Teenagers who have just recently been awarded their driver’s license possess none of these skills. These are abilities that come with time and experience. Basic procedures can be taught in a classroom, but unless you have opportunity to actually apply what you have learned, then there is no substitute for experience. Because of this lack of knowledge and understanding, teenagers are more apt to drive recklessly and disobey traffic laws. They tend to speed more and are subject to more collisions as they don’t know the proper methods to avoid them. They are not accustomed to driving defensively. And because they are at such an impressionable and influential age, they are more likely to drive while under the influence of drugs or alcohol. This is the main reason that car insurance is much more expensive for a teenager than it is for someone with many years of driving experience under their belt.

It is normally more beneficial for a parent to add their son or daughter onto their insurance policy rather than having a separate one issued. By doing this, the rates may be reduced as normally teenagers are assigned as occasional drivers rather than principle operators of a vehicle. If a teenager shares a vehicle, and doesn’t actually drive one exclusively, they will enjoy a lower rate. There are some benefits to having their own automobile on your policy as you may be eligible for multi-vehicle discounts.

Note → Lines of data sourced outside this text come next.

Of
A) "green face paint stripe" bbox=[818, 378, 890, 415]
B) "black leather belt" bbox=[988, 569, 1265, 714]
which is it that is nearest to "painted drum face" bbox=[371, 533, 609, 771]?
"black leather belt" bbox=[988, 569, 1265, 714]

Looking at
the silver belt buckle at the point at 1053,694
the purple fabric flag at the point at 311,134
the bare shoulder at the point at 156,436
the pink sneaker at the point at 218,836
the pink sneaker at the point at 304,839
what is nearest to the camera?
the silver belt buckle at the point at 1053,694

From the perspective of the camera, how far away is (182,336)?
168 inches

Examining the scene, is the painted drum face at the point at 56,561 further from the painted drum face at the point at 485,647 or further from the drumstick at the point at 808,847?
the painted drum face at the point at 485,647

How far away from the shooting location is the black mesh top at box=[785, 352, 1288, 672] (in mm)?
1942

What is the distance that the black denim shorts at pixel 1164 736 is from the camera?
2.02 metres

However, this being said, parents also may want to consider purchasing a separate policy for their teenager after all. This is an important decision. If they gauge their child to be less responsible than they should be and thus more likely to become involved in an at fault accident, parents must be aware that this affects their policy rates. If a serious accident occurs, the registered owner of the vehicle and policy owner may both be held accountable for damages. Having their own policy will help teach a teenager responsibility and maturity and ultimately lead to lower rates.

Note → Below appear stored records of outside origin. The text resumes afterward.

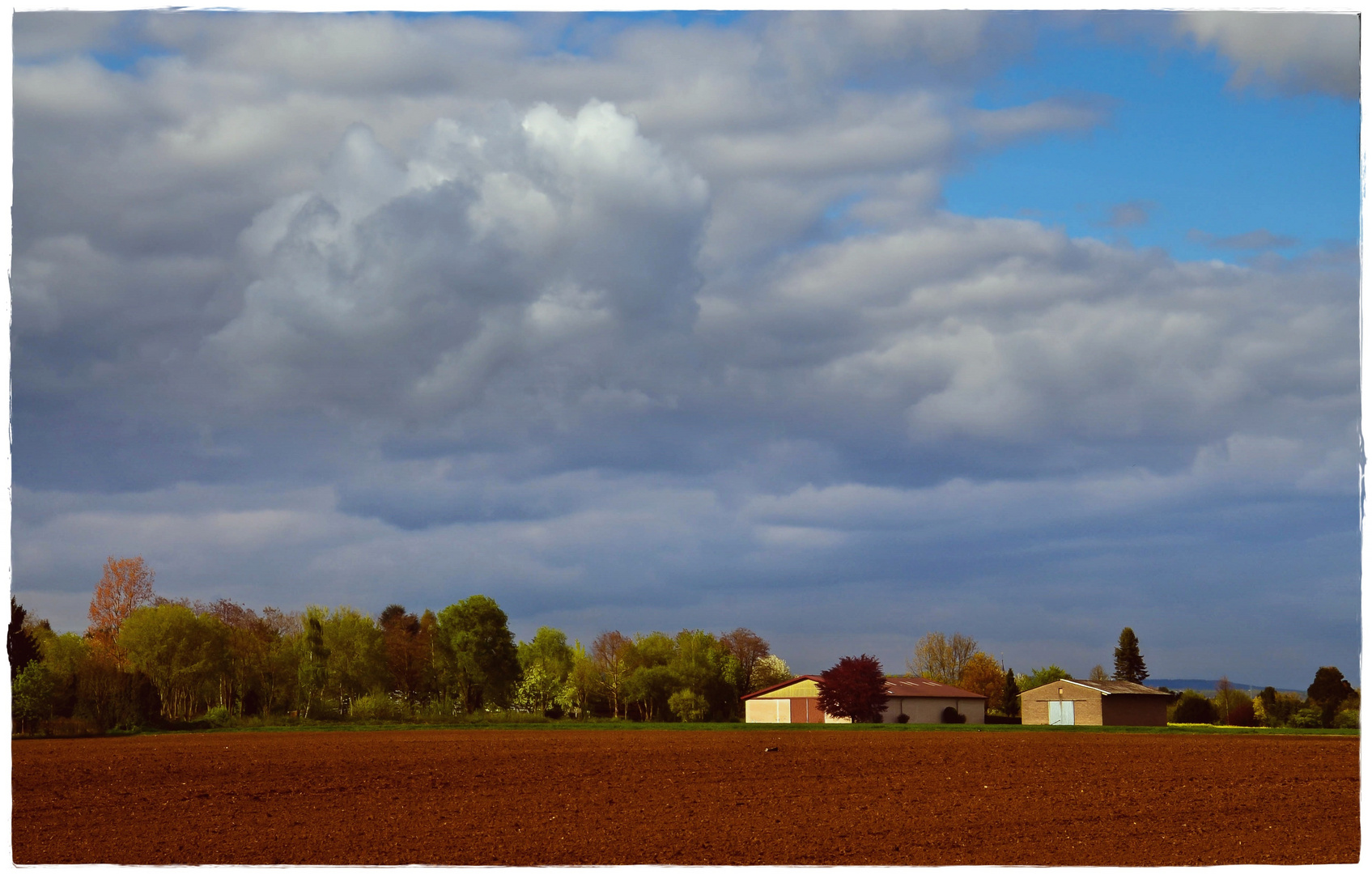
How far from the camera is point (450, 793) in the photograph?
790 inches

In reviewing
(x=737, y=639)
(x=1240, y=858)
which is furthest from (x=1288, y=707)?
(x=1240, y=858)

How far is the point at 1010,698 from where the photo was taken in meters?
81.1

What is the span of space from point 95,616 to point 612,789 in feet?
126

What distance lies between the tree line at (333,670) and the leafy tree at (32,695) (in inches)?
2.3

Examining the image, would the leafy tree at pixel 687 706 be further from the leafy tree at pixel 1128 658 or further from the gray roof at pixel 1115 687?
the leafy tree at pixel 1128 658

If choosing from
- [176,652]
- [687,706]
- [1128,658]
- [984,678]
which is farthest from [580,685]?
[1128,658]

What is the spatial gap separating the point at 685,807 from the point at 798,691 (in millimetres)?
55191

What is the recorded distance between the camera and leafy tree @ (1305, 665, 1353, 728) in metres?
52.1

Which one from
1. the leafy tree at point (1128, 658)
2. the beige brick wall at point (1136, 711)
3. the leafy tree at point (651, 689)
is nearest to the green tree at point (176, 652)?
the leafy tree at point (651, 689)

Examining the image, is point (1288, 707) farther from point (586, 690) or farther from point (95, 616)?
point (95, 616)

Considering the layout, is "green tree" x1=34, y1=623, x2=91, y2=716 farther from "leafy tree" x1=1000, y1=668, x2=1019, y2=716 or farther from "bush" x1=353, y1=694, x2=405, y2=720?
"leafy tree" x1=1000, y1=668, x2=1019, y2=716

If a parent decides that their teenager will have their own vehicle, it is important to remember that each vehicle is rated differently and some are more expensive than others to insure. Many teenagers would love to drive a shiny and fast sports car, but unfortunately, these are the vehicles that are charged higher insurance premiums. The best suggestion is to purchase an older vehicle and cover it only with liability insurance. Older vehicles tend to be less costly to repair than newer vehicles and this directly impacts the premiums charged.

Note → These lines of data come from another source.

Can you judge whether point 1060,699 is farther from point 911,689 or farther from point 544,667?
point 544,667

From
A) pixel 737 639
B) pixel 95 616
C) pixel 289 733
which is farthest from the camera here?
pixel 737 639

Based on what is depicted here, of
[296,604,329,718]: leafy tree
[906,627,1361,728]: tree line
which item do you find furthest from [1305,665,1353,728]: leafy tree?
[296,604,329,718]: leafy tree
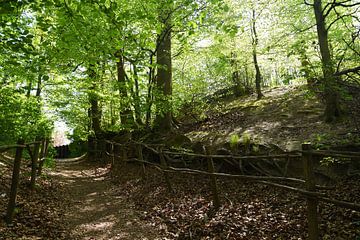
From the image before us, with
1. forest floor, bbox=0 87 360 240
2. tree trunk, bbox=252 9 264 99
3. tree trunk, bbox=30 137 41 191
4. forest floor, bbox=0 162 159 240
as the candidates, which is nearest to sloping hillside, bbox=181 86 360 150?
forest floor, bbox=0 87 360 240

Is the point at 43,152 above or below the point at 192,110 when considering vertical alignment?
below

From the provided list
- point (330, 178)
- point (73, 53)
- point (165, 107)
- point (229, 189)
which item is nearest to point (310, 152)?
point (330, 178)

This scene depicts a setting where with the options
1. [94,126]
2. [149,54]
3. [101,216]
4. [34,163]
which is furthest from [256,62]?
[34,163]

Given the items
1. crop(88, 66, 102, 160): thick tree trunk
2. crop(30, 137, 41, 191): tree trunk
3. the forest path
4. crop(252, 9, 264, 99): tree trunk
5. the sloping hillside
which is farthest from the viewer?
crop(88, 66, 102, 160): thick tree trunk

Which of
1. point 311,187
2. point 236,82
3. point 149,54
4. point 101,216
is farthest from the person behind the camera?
point 236,82

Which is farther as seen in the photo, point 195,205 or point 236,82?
point 236,82

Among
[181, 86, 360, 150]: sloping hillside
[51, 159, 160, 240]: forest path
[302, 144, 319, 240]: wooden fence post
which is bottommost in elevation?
[51, 159, 160, 240]: forest path

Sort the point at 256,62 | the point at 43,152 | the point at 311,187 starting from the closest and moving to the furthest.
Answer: the point at 311,187
the point at 43,152
the point at 256,62

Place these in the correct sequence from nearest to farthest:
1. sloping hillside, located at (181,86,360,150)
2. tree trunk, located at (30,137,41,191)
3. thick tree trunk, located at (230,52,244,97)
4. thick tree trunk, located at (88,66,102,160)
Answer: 1. sloping hillside, located at (181,86,360,150)
2. tree trunk, located at (30,137,41,191)
3. thick tree trunk, located at (230,52,244,97)
4. thick tree trunk, located at (88,66,102,160)

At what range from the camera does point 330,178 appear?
263 inches

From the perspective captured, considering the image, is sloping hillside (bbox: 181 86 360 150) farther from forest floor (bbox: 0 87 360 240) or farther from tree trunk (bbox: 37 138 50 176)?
tree trunk (bbox: 37 138 50 176)

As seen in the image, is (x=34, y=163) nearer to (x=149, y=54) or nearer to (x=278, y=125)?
(x=149, y=54)

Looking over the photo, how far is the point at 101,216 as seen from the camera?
7250 millimetres

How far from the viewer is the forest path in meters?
5.91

Teenagers should be sure to take advantage of several discounts that are offered by insurance companies. Many companies will reward students with lower premiums if they can achieve high marks in their school studies. Every teenager should enrol in a certified and recognized driver’s training course. This course is designed to equip new drivers with knowledge that they will need in order to safely drive on the roads on a daily basis. By taking this course, a teenager will be rewarded with rates based on them actually having a few years driving experience rather then be rated as a brand new driver.